N (int) – Total number of data in subset
- Returns:
subX (numpy.ndarray)
subt (numpy.ndarray)
- class physbo.gp.core.Prior(mean, cov)[source]
Bases:
object
prior of gaussian process
- Parameters:
mean (physbo.gp.mean.Const) – mean function
cov (physbo.gp.cov.Gauss) – covariance function
- cat_params(mean_params, cov_params)[source]
- Parameters:
mean_params (numpy.ndarray) – Mean values of parameters
cov_params (numpy.ndarray) – Covariance matrix of parameters
- Return type:
numpy.ndarray
- decomp_params(params)[source]
decomposing the parameters to those of mean values and covariance matrix for priors
- Parameters:
params (numpy.ndarray) – parameters
- Returns:
mean_params (numpy.ndarray)
cov_params (numpy.ndarray)
- get_cov(X, Z=None, params=None, diag=False)[source]
Calculating the variance-covariance matrix of priors
- Parameters:
X (numpy.ndarray) – N x d dimensional matrix. Each row of X denotes the d-dimensional feature vector of search candidate.
Z (numpy.ndarray) – N x d dimensional matrix. Each row of Z denotes the d-dimensional feature vector of tests.
params (numpy.ndarray) – Parameters.
diag (bool) – If true, only variances (diagonal elements) are returned.
- Returns:
Returned shape is (num_points) if diag=true, (num_points, num_points) if diag=false, where num_points is the number of points in X.
- Return type:
numpy.ndarray
- get_grad_cov(X, params=None)[source]
Calculating the covariance matrix priors
- Parameters:
X (numpy.ndarray) – N x d dimensional matrix. Each row of X denotes the d-dimensional feature vector of search candidate.

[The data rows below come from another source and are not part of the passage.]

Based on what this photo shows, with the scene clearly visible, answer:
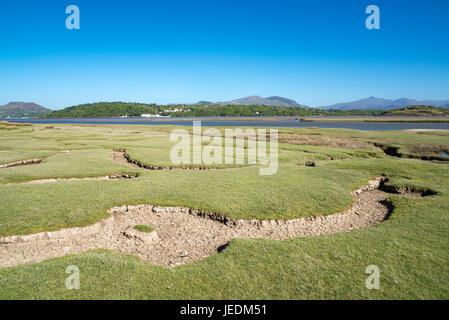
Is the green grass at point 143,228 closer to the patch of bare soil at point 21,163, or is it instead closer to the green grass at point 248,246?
the green grass at point 248,246

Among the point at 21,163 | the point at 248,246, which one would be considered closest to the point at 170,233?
the point at 248,246

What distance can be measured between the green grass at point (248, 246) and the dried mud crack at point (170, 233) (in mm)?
515

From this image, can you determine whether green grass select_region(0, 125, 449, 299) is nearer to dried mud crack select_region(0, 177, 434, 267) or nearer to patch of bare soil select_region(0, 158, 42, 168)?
dried mud crack select_region(0, 177, 434, 267)

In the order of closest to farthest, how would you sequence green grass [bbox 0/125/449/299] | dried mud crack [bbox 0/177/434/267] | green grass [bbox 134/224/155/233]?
green grass [bbox 0/125/449/299] → dried mud crack [bbox 0/177/434/267] → green grass [bbox 134/224/155/233]

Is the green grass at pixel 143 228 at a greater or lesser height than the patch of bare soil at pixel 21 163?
lesser

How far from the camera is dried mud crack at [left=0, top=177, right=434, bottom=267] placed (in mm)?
10352

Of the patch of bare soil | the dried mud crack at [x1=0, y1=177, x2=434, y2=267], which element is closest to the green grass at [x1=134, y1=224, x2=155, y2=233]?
the dried mud crack at [x1=0, y1=177, x2=434, y2=267]

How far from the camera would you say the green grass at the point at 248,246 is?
7.57 m

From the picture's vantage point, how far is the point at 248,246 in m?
10.0

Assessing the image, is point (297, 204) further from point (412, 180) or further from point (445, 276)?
point (412, 180)

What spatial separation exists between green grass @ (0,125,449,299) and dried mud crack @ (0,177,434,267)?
0.51 metres

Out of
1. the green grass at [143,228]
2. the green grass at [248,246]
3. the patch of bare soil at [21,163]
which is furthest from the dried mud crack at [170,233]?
the patch of bare soil at [21,163]

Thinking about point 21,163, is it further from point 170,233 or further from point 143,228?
point 170,233
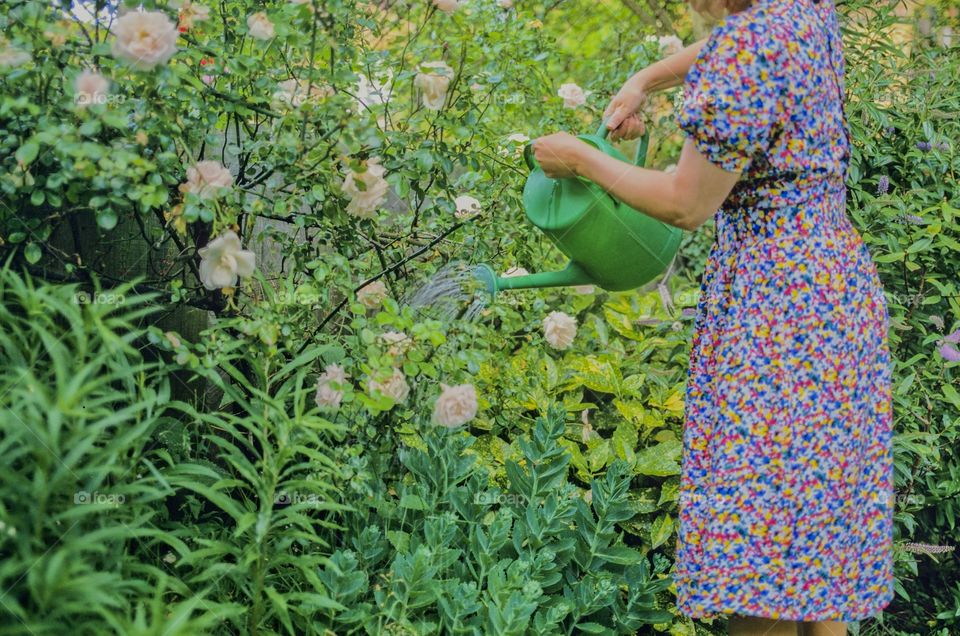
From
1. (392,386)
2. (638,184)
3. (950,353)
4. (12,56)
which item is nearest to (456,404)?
(392,386)

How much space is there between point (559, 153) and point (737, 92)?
0.32m

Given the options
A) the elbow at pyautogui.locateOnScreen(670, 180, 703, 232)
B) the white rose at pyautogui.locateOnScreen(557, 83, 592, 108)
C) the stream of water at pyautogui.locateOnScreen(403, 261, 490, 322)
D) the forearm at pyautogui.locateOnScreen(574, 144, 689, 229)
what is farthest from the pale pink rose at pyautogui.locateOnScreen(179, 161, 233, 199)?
the white rose at pyautogui.locateOnScreen(557, 83, 592, 108)

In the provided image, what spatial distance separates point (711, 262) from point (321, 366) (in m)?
1.00

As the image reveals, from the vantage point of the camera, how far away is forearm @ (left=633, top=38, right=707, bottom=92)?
6.03 ft

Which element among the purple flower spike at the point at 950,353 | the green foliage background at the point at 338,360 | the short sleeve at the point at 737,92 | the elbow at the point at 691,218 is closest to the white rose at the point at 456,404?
the green foliage background at the point at 338,360

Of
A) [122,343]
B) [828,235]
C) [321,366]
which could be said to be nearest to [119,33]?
[122,343]

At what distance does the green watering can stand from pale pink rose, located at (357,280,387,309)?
0.39 m

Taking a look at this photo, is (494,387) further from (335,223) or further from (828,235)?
(828,235)

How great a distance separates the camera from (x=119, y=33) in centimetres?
150

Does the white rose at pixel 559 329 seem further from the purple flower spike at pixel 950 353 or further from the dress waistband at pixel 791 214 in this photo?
the purple flower spike at pixel 950 353

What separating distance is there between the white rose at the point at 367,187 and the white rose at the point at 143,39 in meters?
→ 0.43

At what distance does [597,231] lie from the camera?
1.70 meters

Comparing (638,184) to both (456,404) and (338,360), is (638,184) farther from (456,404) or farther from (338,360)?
(338,360)

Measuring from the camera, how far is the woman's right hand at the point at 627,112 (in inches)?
71.4
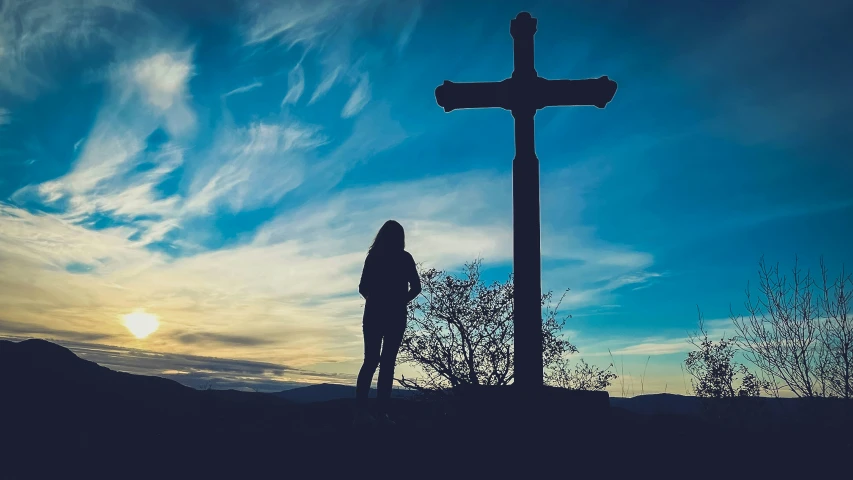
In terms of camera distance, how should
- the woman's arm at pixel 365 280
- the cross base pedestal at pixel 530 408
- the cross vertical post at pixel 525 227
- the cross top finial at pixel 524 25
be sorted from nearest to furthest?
the cross base pedestal at pixel 530 408
the cross vertical post at pixel 525 227
the cross top finial at pixel 524 25
the woman's arm at pixel 365 280

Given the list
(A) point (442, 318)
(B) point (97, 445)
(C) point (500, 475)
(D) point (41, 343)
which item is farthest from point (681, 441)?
(D) point (41, 343)

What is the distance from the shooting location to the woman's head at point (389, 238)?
6.80 meters

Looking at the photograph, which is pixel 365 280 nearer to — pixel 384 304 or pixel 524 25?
pixel 384 304

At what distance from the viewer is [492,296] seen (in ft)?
53.5

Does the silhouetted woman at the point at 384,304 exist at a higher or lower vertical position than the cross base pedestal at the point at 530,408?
higher

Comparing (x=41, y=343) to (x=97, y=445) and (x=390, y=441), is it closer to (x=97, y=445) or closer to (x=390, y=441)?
(x=97, y=445)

params (numpy.ndarray) – Parameters.
- Return type:
numpy.ndarray
- get_grad_mean(num_data, params=None)[source]
Calculating the gradiant of mean values of priors
- Parameters:
num_data (int) – Total number of data
params (numpy.ndarray) – Parameters
- Return type:
numpy.ndarray
- get_mean(num_data, params=None)[source]
Calculating the mean value of priors
- Parameters:
num_data (int) – Total number of data
params (numpy.ndarray) – Parameters
- Return type:
float
- sampling(X, N=1)[source]
Sampling from GP prior
- Parameters:
X (numpy.ndarray) – N x d dimensional matrix. Each row of X denotes the d-dimensional feature vector of search candidate.
N (int)
- Return type:
float
- set_cov_params(params)[source]
Setting parameters for covariance matrix of priors
- Parameters:
params (numpy.ndarray) – Parameters
- class physbo.gp.core.SFS(lik, mean, cov, inf='exact', config=None)[source]
Bases:
Model
- Parameters:
lik
mean
cov
inf
- fit(X, t)[source]
Fitting function (update parameters)
- Parameters:
X (numpy.ndarray) – N x d dimensional matrix. Each row of X denotes the d-dimensional feature vector of search candidate.
t (numpy.ndarray) – N dimensional array. The negative energy of each search candidate (value of the objective function to be optimized).
config (physbo.misc.SetConfig object)
- get_post_fmean(X, Z, params=None)[source]
Calculating posterior mean of model (function)
- Parameters:
X (numpy.ndarray) – inputs
Z (numpy.ndarray) – feature maps
params (numpy.ndarray) – Parameters
See also
- predict(Z, params=None)[source]
Calculating posterior mean of model (function)
- Parameters:
X (numpy.ndarray) – inputs
Z (numpy.ndarray) – feature maps
params (numpy.ndarray) – Parameters
See also
- prepare(X, t, params=None)[source]
- Parameters:
X (numpy.ndarray) – N x d dimensional matrix. Each row of X denotes the d-dimensional feature vector of search candidate.
t (numpy.ndarray) – N dimensional array. The negative energy of each search candidate (value of the objective function to be optimized).
params (numpy.ndarray) – Parameters.